Segment Start: Excerpted data
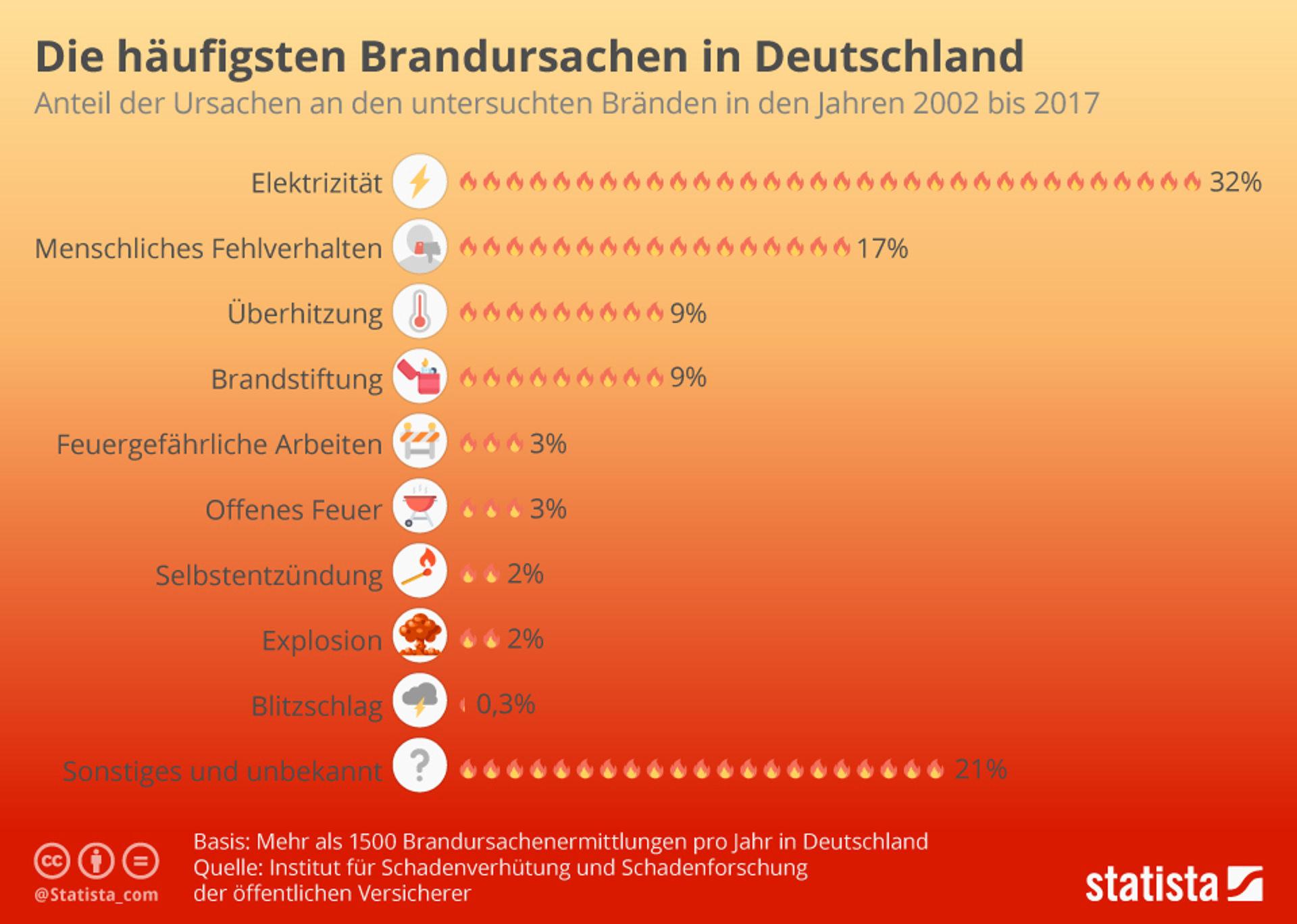 Die häufigsten Brandursachen in Deutschland
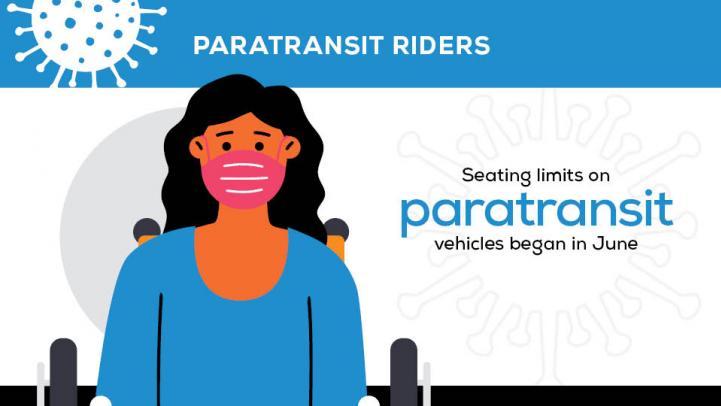 Paratransit Riders: Seating limits on paratransit vehicles began in June.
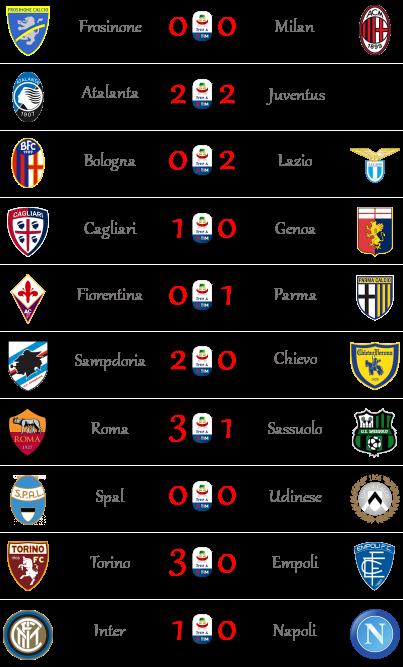[RISULTATI] 18ª Giornata di Serie A + Altre Partite   Vincitori Seriea29
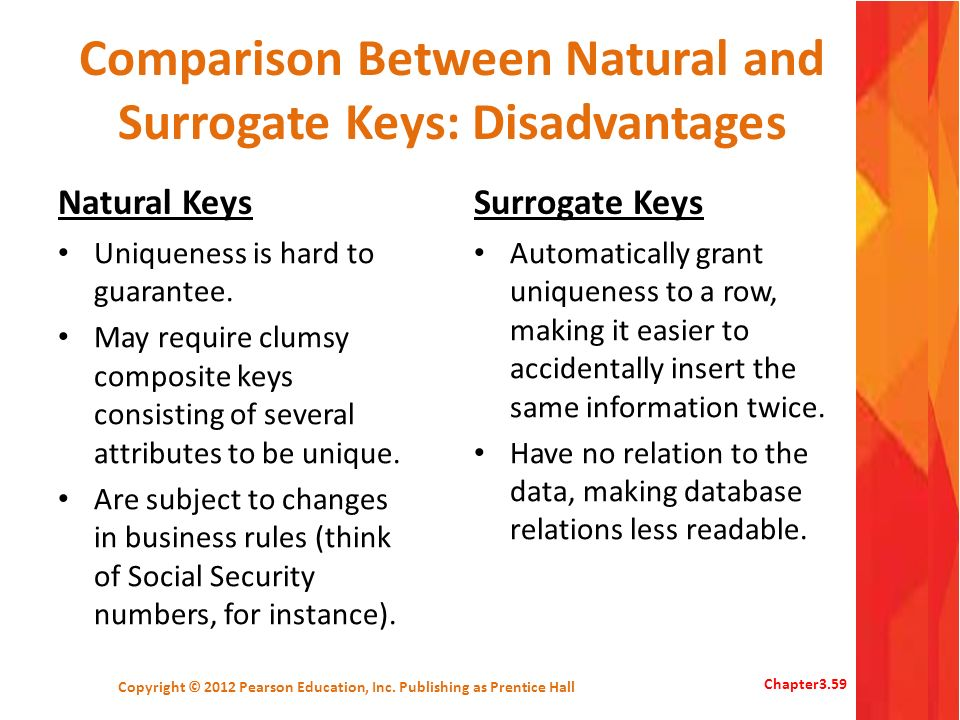 Comparison Between Natural and Surrogate Keys: Disadvantages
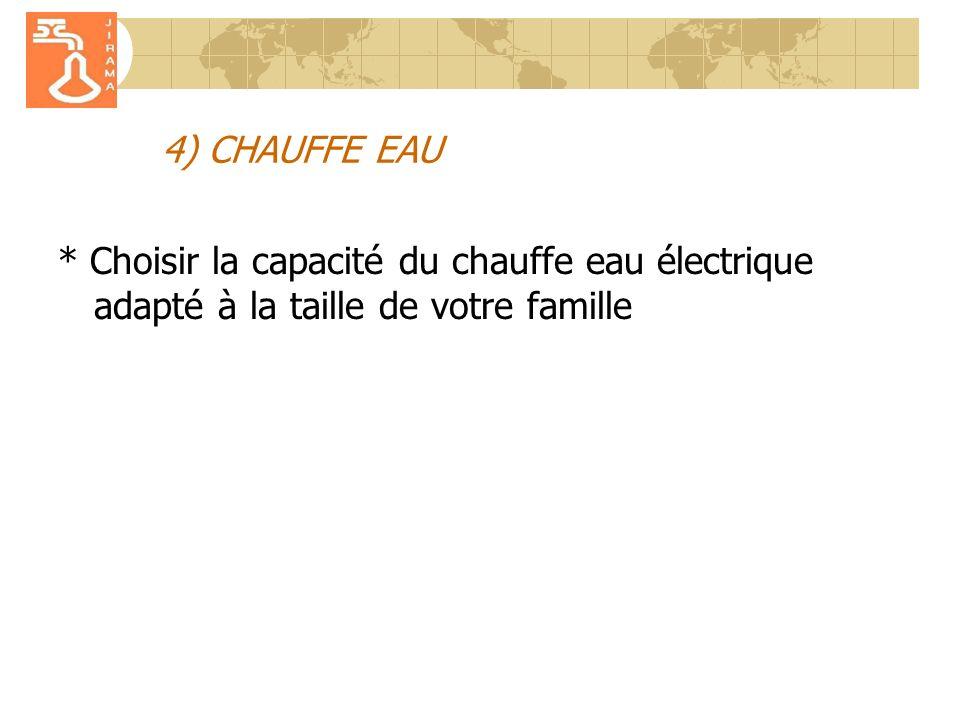 4) CHAUFFE EAU * Choisir la capacité du chauffe eau électrique adapté à la taille de votre famille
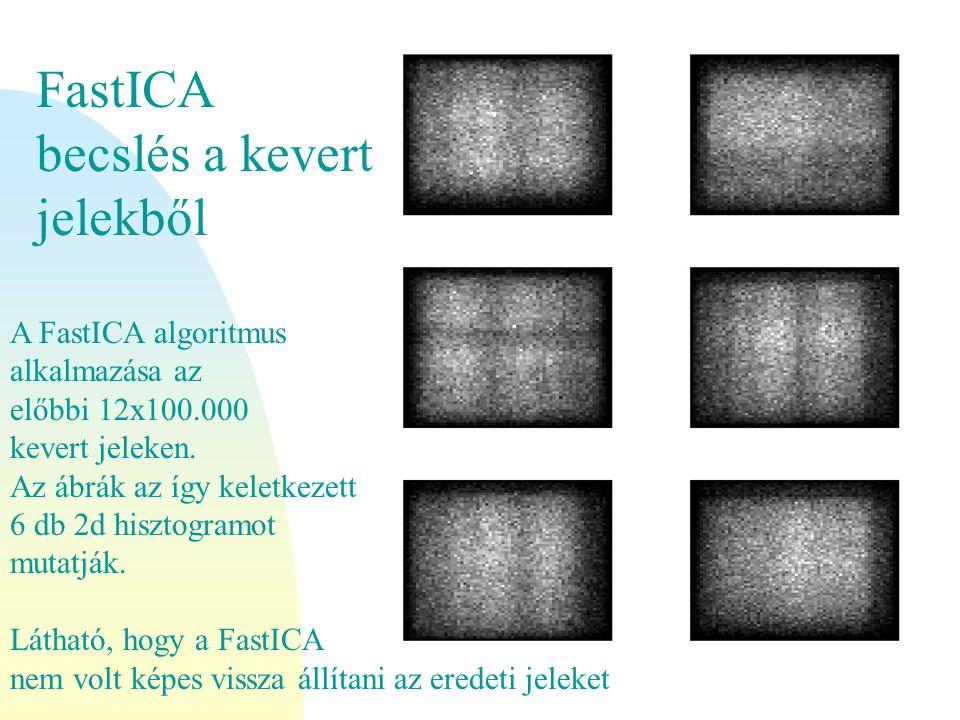 A FastICA algoritmus alkalmazása az előbbi 12x100.000 kevert jeleken.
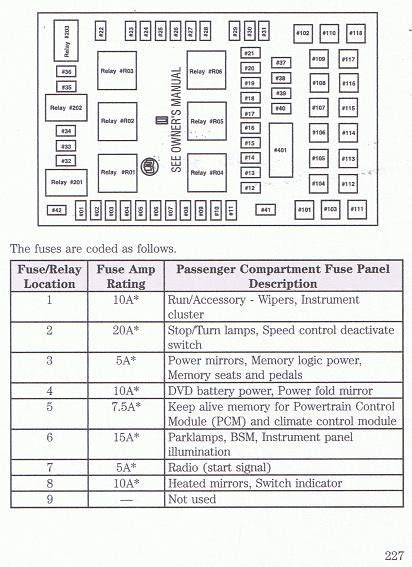 2005 ford f150 fuse box diagram f150online forums dilenger s album fuse box diagram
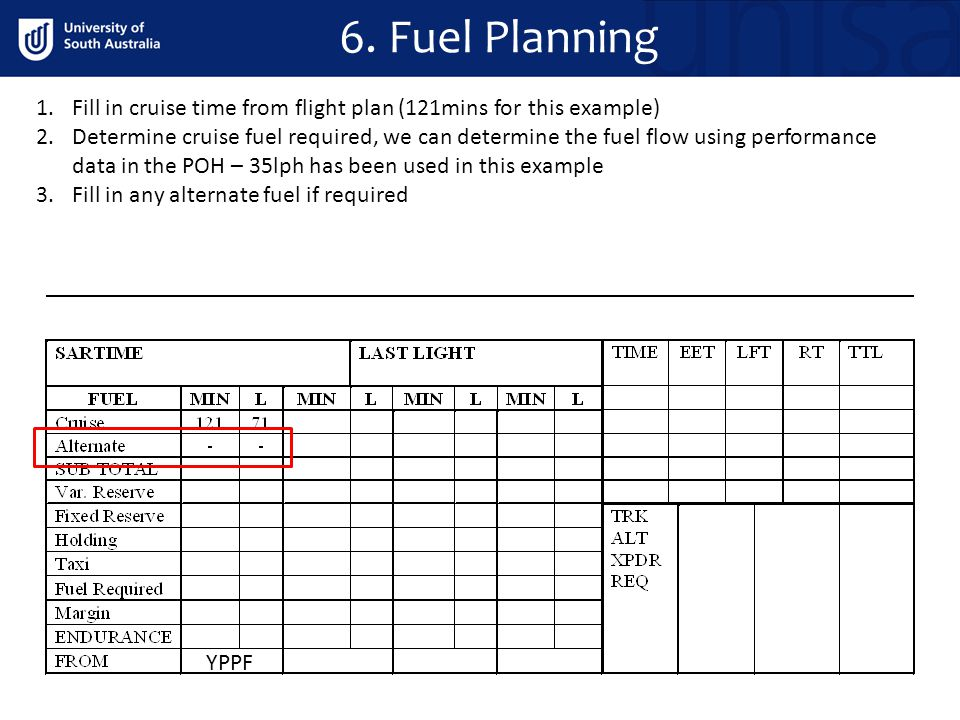 6. Fuel Planning Fill in cruise time from flight plan (121mins for this example)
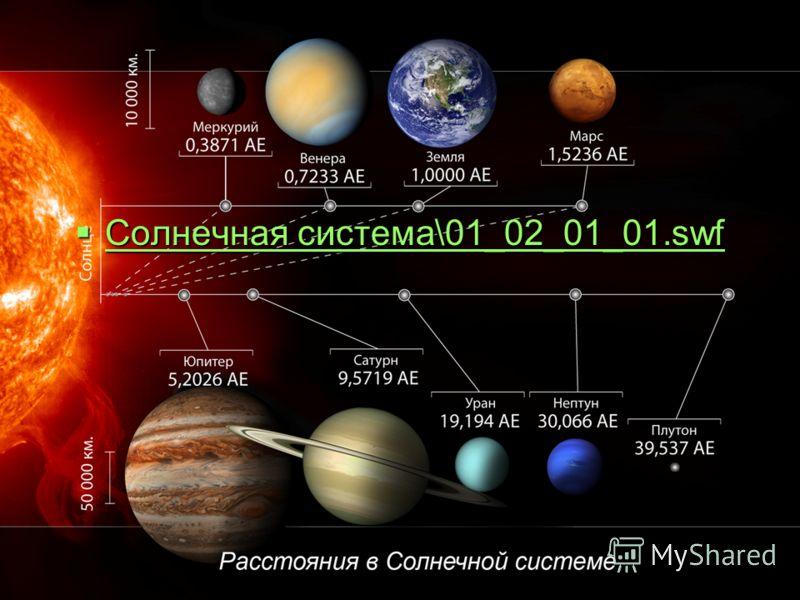 Презентация на тему Солнечная система это Солнце и все  3 Солнечная система 01 02 01 01 swf Солнечная система 01 02 01 01 swf Солнечная система 01 02 01 01 swf Солнечная система 01 02 01 01 swf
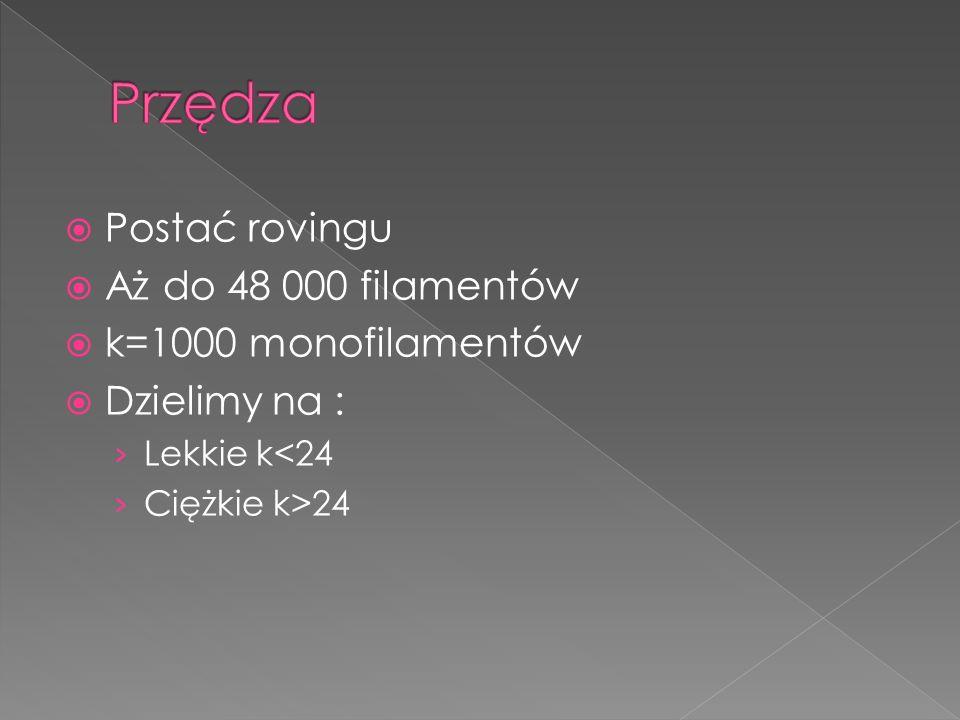 Postać rovingu Aż do 48 000 filamentów k=1000 monofilamentów Dzielimy na : Lekkie k<24 Ciężkie k>24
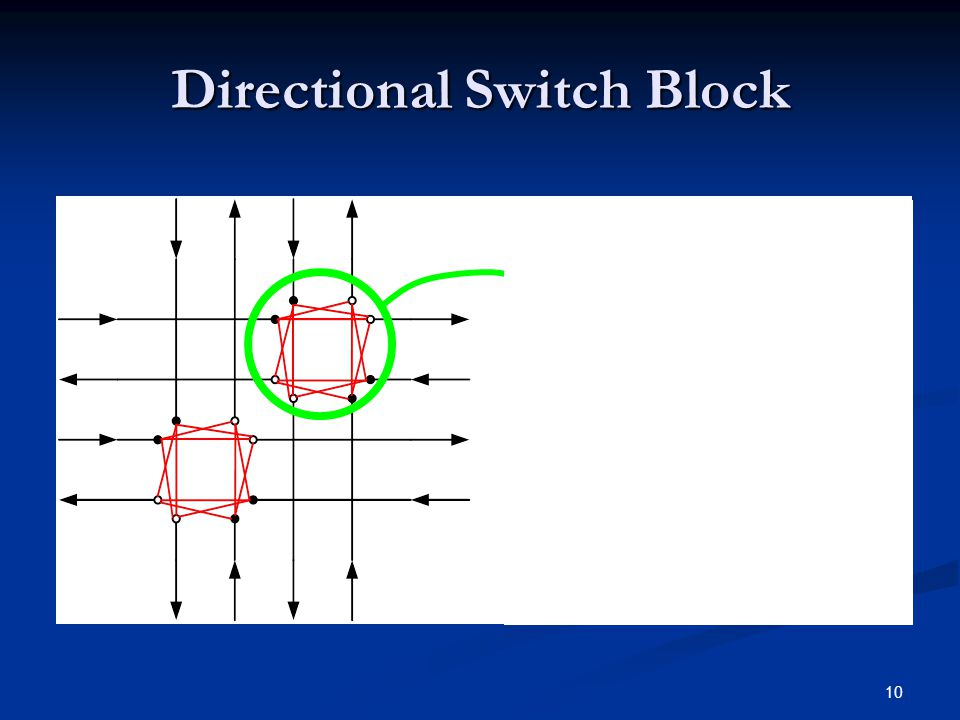 10 Directional Switch Block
Segment End: Excerpted data
### Work required:
With the pictures removed, the entries above should be transcribed exactly.

### Written response:
 Die häufigsten Brandursachen in Deutschland
 Paratransit Riders: Seating limits on paratransit vehicles began in June.
[RISULTATI] 18ª Giornata di Serie A + Altre Partite   Vincitori Seriea29
 Comparison Between Natural and Surrogate Keys: Disadvantages
 4) CHAUFFE EAU * Choisir la capacité du chauffe eau électrique adapté à la taille de votre famille
 A FastICA algoritmus alkalmazása az előbbi 12x100.000 kevert jeleken.
 2005 ford f150 fuse box diagram f150online forums dilenger s album fuse box diagram
 6. Fuel Planning Fill in cruise time from flight plan (121mins for this example)
 Презентация на тему Солнечная система это Солнце и все  3 Солнечная система 01 02 01 01 swf Солнечная система 01 02 01 01 swf Солнечная система 01 02 01 01 swf Солнечная система 01 02 01 01 swf
 Postać rovingu Aż do 48 000 filamentów k=1000 monofilamentów Dzielimy na : Lekkie k<24 Ciężkie k>24
 10 Directional Switch Block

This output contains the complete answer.